• _Extract to read_
* Begin *

Monday, November 5, 2012

The Mule and the Two-By-Four

You know those times when you’re talking to someone and you just know they’re not listening? Vacant eye contact, I call it. Whatever is going on in his or her brain has nothing to do with what you’re saying. If you haven’t had this experience, you have never had teenagers. Or tried earnestly to persuade someone in your circle of family or friends of the wisdom of your political views, which you are quite certain they would embrace if they could just understand them.


I think of myself as having achieved a measure of wisdom because I join those battles less frequently. For one thing, all my teenagers have grown up. For another, I have come to realize that some people just can’t be reached with the logic that seems so impeccable, so unassailable, to me.

But here’s a disturbing question: What if it’s not them? What if it’s me?

Why is it so hard for us to change our minds about some things? I think I’m open-minded, but perhaps what I really mean is that I listen politely while waiting for the other person to take a breath so I can jump in with my point of view. It’s not that I’m not listening. Somehow I’m not processing.

There are a couple of possibilities here: One, implicit in my self-regard, is that I have the answer figured out and further processing isn’t necessary. Maybe some tweaking at the margins—an intellectual bone or two to throw the dog holding a contrary view—but no wholesale re-evaluation needed. The second possibility is that something unfortunate has happened to my neurological wiring that has rendered me unable to accept competing inputs.

Why would that be? Is there some evolutionary imperative at work? Is intellectual ossification adaptive? Cling tightly to the views developed over a lifetime. It’s too late now to re-open all those boxes. It took too long to pack them in the first place, and you might get eaten while sitting there going through old points of view like so many old family photographs.

* End *

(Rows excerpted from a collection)
* Begin *

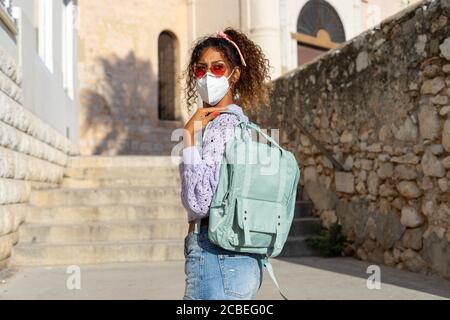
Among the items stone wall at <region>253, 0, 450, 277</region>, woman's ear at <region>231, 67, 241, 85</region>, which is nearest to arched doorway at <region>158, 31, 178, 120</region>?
stone wall at <region>253, 0, 450, 277</region>

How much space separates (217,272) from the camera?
1534mm

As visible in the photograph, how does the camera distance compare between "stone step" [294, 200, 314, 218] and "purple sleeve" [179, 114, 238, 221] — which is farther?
"stone step" [294, 200, 314, 218]

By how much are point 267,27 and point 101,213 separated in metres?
7.07

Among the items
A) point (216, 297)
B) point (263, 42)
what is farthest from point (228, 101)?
point (263, 42)

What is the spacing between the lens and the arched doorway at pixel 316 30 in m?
12.4

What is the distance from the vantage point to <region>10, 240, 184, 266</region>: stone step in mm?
5070

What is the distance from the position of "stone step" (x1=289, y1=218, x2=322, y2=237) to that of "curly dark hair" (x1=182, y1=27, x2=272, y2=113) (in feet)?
14.6

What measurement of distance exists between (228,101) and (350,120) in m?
4.32

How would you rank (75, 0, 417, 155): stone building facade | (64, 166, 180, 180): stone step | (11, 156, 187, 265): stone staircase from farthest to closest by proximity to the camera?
1. (75, 0, 417, 155): stone building facade
2. (64, 166, 180, 180): stone step
3. (11, 156, 187, 265): stone staircase

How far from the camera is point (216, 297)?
1.53 meters

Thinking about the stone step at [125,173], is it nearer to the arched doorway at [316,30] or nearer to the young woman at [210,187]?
the arched doorway at [316,30]

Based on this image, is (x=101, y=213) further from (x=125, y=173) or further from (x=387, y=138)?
(x=387, y=138)

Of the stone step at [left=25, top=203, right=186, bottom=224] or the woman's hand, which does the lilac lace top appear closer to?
the woman's hand

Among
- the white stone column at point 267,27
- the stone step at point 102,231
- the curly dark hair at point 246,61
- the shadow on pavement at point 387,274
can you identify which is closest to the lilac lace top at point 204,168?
the curly dark hair at point 246,61
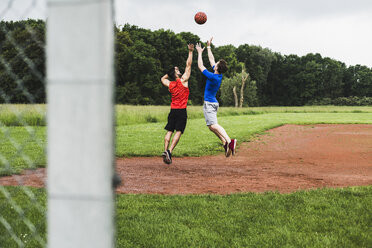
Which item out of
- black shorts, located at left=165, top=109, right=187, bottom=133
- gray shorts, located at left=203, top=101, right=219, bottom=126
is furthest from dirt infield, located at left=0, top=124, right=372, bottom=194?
gray shorts, located at left=203, top=101, right=219, bottom=126

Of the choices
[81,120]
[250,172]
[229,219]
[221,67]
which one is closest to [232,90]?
[221,67]

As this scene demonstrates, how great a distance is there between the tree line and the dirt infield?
13.9 m

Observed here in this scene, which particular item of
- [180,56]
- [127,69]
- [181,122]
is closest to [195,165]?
[181,122]

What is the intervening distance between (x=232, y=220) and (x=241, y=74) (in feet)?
176

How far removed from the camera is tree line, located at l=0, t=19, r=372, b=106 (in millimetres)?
50531

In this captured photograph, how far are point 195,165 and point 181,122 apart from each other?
40.4 inches

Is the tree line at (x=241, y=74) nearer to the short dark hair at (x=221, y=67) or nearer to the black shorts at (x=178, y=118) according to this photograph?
the black shorts at (x=178, y=118)

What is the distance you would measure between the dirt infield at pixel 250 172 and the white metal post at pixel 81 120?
160 inches

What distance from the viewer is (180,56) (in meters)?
57.2

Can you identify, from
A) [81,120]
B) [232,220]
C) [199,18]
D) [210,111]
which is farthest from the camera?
[199,18]

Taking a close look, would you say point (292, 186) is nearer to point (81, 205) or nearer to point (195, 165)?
point (195, 165)

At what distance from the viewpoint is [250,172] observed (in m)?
6.80

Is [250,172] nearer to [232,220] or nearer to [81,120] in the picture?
[232,220]

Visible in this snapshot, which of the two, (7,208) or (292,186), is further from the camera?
(292,186)
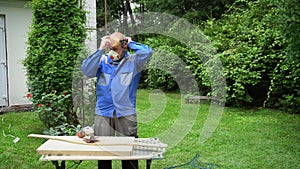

* End *

• _What you have to do_
Rewrite the passage of the essay on changing one's mind starting at "But here’s a" and ending at "accept competing inputs.", replacing "open-minded" with "broad-minded".

• _Response to this exercise_
But here’s a disturbing question: What if it’s not them? What if it’s me?

Why is it so hard for us to change our minds about some things? I think I’m broad-minded, but perhaps what I really mean is that I listen politely while waiting for the other person to take a breath so I can jump in with my point of view. It’s not that I’m not listening. Somehow I’m not processing.

There are a couple of possibilities here: One, implicit in my self-regard, is that I have the answer figured out and further processing isn’t necessary. Maybe some tweaking at the margins—an intellectual bone or two to throw the dog holding a contrary view—but no wholesale re-evaluation needed. The second possibility is that something unfortunate has happened to my neurological wiring that has rendered me unable to accept competing inputs.